* Excerpt to read
+++++

IFRIC 12, 15, 16 or 17 are not expected to impact the future consolidated financial statements of INTERSEROH SE.
Interseroh's risk strategy calls for avoiding, hedging or insuring specific risks. These risks are operational risks resulting from day-to-day business. The goal is not to avoid all potential risks, but to establish room to manoeuvre to enable conscious risk-taking based on comprehensive knowledge of the risks involved and the overall context of the risks.
Further development of the system in order to provide necessary and successful support to the entrepreneurial segments of the Interseroh Group is also the goal and responsibility of the Group's management and the segment directors. As components of the risk management system, the definition, identification, evaluation and response to existing risks are routinely checked for completeness.
The system is expanded whenever the possibility of a loss is identified and the occurrence of a major loss cannot be dismissed as entirely improbable. New elements have also been added to the system in cases where risk sensitivity and communication of risk to employees could be improved with the consequent benefits to stable business development.
The risk management system is an integral component of all operational units of the Group. It includes the following features:
The liquidity needed in the Interseroh Group is assured by means of longer term fixed-interest and bilateral loans with dependable interest rate agreements or instruments, as well through lines of credit. Daily inflow and outflow planning guarantees a permanent overview of the liquidity requirements in the Interseroh Group. Any requirements beyond the short-term liquidity available can be covered completely at all times by rolling cash credit lines granted by the commercial banks for a period of at least a year.

+++++

* Recorded information
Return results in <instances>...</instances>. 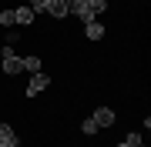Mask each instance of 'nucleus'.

+++++

* Exercise
Rewrite the risk management excerpt from "IFRIC 12, 15, 16" to "checked for completeness.", replacing "risk strategy" with "risk policy". The data comes from a different source than the text.

* Solution for this problem
IFRIC 12, 15, 16 or 17 are not expected to impact the future consolidated financial statements of INTERSEROH SE.
Interseroh's risk policy calls for avoiding, hedging or insuring specific risks. These risks are operational risks resulting from day-to-day business. The goal is not to avoid all potential risks, but to establish room to manoeuvre to enable conscious risk-taking based on comprehensive knowledge of the risks involved and the overall context of the risks.
Further development of the system in order to provide necessary and successful support to the entrepreneurial segments of the Interseroh Group is also the goal and responsibility of the Group's management and the segment directors. As components of the risk management system, the definition, identification, evaluation and response to existing risks are routinely checked for completeness.